Prokuratura oskarża Mateckiego o udział w ustawianiu konkursów na dotacje z Funduszu Sprawiedliwości oraz wyprowadzanie publicznych pieniędzy do organizacji powiązanych z nim, takich jak Stowarzyszenie Fidei Defensor i Stowarzyszenie Przyjaciół Zdrowia. Dodatkowo jego zatrudnienie w Dyrekcji Lasów Państwowych w Szczecinie w latach 2020-2023 miało być fikcyjne.
Po przesłuchaniu Mateckiego prokurator uznał, że istnieje potrzeba zastosowania tymczasowego aresztu, aby zabezpieczyć prawidłowy tok postępowania.

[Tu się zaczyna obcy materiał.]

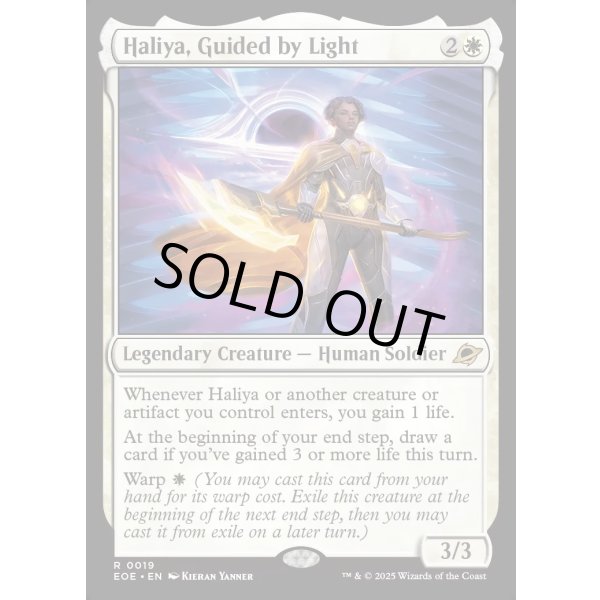 画像2: 光に導かれし者、ハリーヤ/Haliya, Guided by Light (2)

Dalsza część artykułu pod materiałem wideo
- Konieczność zastosowania tego środka wynika z uzasadnionej obawy bezprawnego wpływania na tok postępowania, jak również z groźby wymierzenia surowej kary - wyjaśnił prokurator Nowak.
Decyzja Sejmu
Pod koniec lutego prokuratura złożyła wniosek o uchylenie immunitetu posła Mateckiego, jego zatrzymanie oraz tymczasowe aresztowanie.
W środę komisja regulaminowa zarekomendowała Sejmowi uchylenie immunitetu, a sam Matecki zrzekł się go, tłumacząc to "honorowym zobowiązaniem wobec obywateli". W czwartek Sejm wyraził zgodę na jego zatrzymanie i aresztowanie.
Decyzja o zastosowaniu tymczasowego aresztu należy teraz do Sądu Rejonowego dla Warszawy-Mokotowa. Zrzeczenie się immunitetu przez Mateckiego umożliwiło prokuraturze dalsze działania, a zgoda Sejmu otworzyła drogę do skierowania wniosku o areszt do sądu.